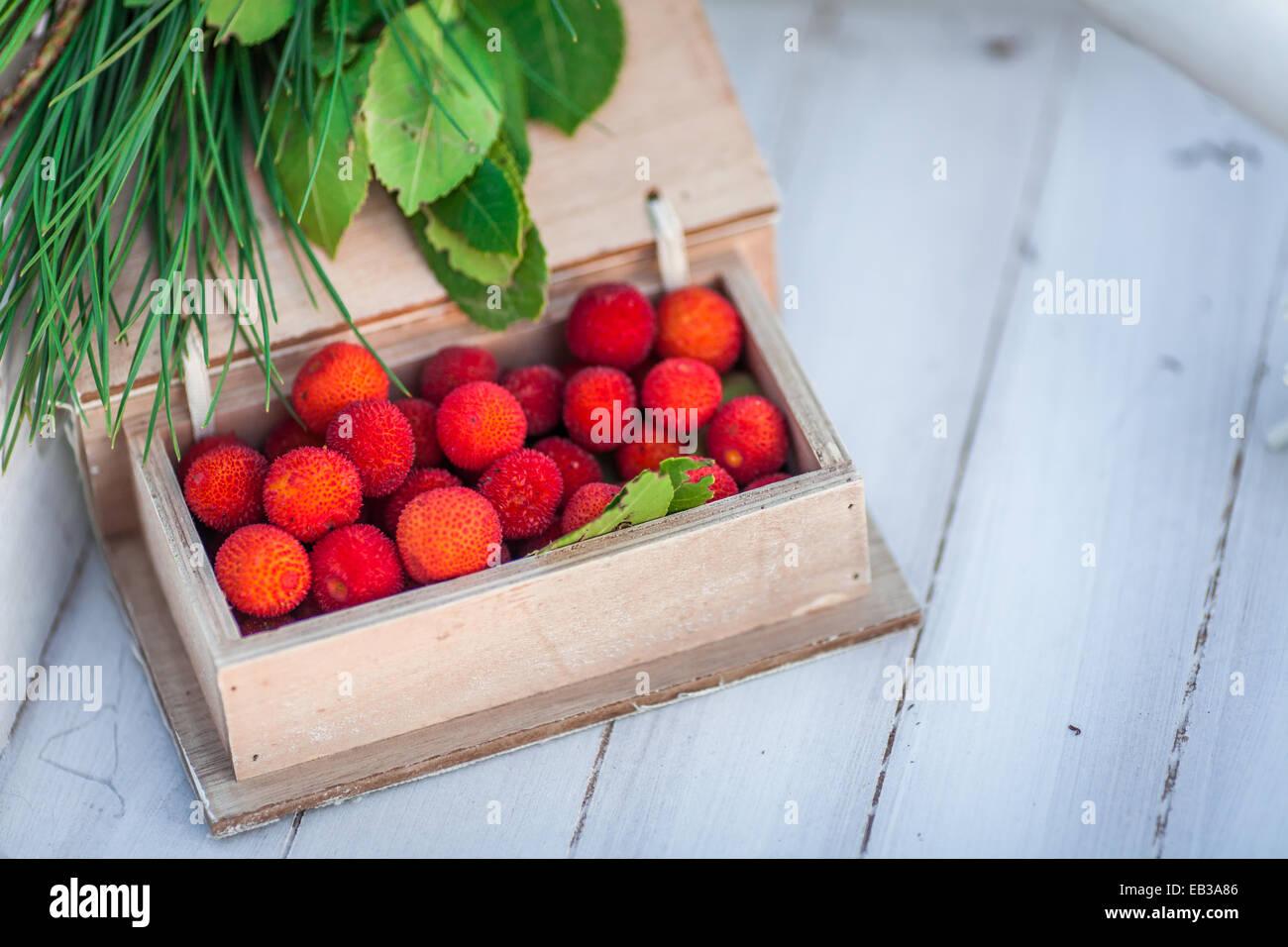 Holzkiste Lychee Früchte Stockbild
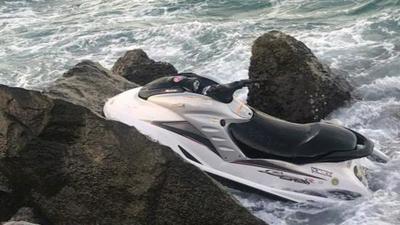 La historia de un escape: Piden frenar deportación cubana que llegó en moto acuática a Miami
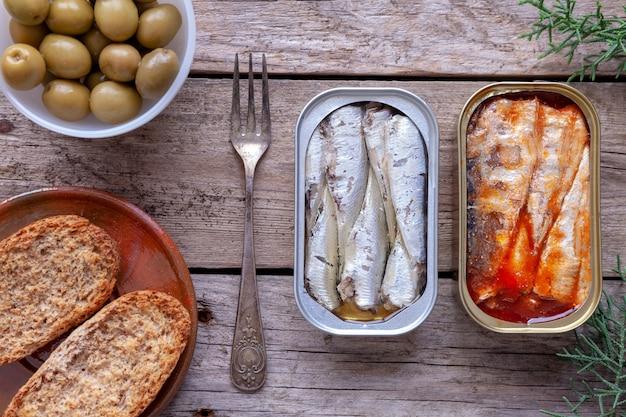 Latas de sardinha, azeitona e limão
———
* [YOUR INSTRUCTIONS]
Aside from its pictures, the listing must be given again in full, exactly as it appears.

* [OUTPUT]
 Holzkiste Lychee Früchte Stockbild
 La historia de un escape: Piden frenar deportación cubana que llegó en moto acuática a Miami
 Latas de sardinha, azeitona e limão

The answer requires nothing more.